The Fortimanager from Fortinet is a Central Network Management solution that provides unified management of different Fortinet devices in a network. From the administrative dashboard of the software, users can access the Alert Message Console which gathers logs from linked Fortinet devices including the FortiManager instance itself.

During one of our security assessments, we identified the tested FortiManager instance as being vulnerable to Log Pollution in the aforementioned Alert Message Console. This issue has been reported to Fortinet and disclosed under CVE-2024-52962, for affected versions see their PSIRT release at https://www.fortiguard.com/psirt/FG-IR-24-453.

Log Pollution - CVE-2024-52962

By sending a crafted payload in the username field, which results in a failed login attempt, it was possible for an unauthenticated attacker to create arbitrary log messages in the Alert Message Console on the admin dashboard.

The normal behavior for failed logins is that the following entry is added in the Alert Message Console. This example is made with the username offensity and from the IP address 10.10.10.10.

'offensity' login failed from GUI(10.10.10.10), reason:Authentication failure. Please try again...

It has been found during the assessment, that adding a double quote (" ) after the username resulted in the following trimmed log message:

'offensity

As there is nothing before the username in the log message except one single quote (' ), an attacker can put an arbitrary log message into the username field.

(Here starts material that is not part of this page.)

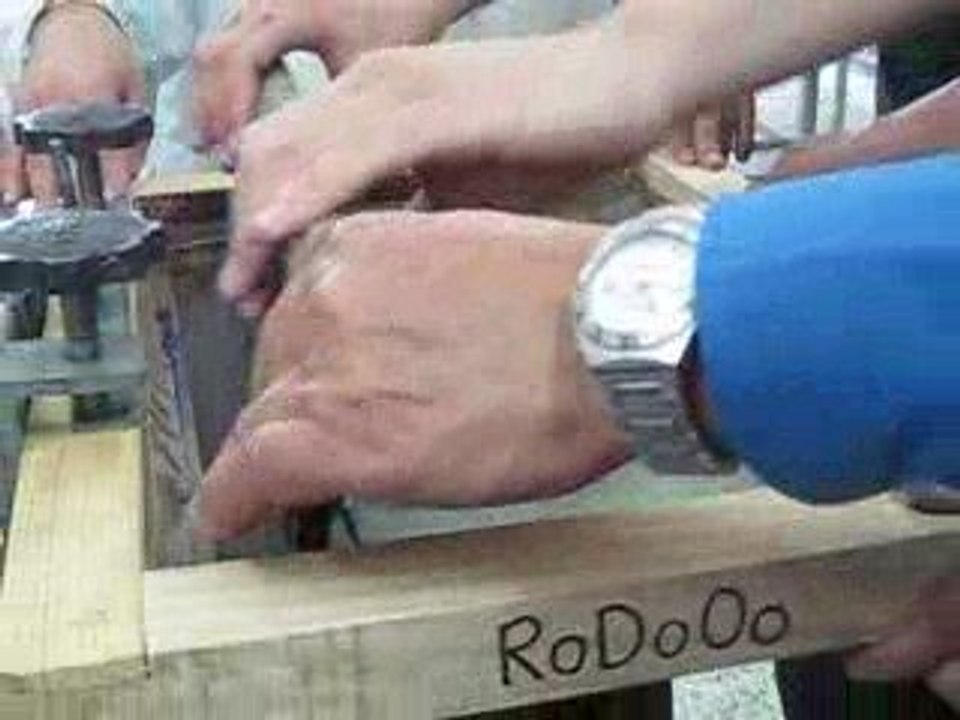 Serigrafia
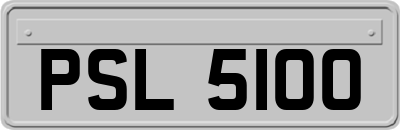 PSL5100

In the screenshot below, an attempt to login is made with a text value ending with a double quote (" ) in the username. An empty string is set on purpose in the password field in order to make the login attempt fail.

Crafted payload in the username field.

As a consequence, only the text string set for the username value appears in the created log entry.

Fake entries created in the Alert Message Console.

This log pollution is carried out through the login failed event, meaning that an attacker does not need any valid credentials. As a consequence, because these logs could be blindly trusted by IT Administrators, attackers could then try to run social engineering attacks through these crafted entries. These logs can also provide false information in a forensic investigation.

Timeline

16.10.2024 - Vulnerability was reported to Fortinet.

17.10.2024 - First response from the vendor.

29.10.2024 - Fortinet reproduced the issue.

25.11.2024 - Fortinet informed us about the timeline for fixing.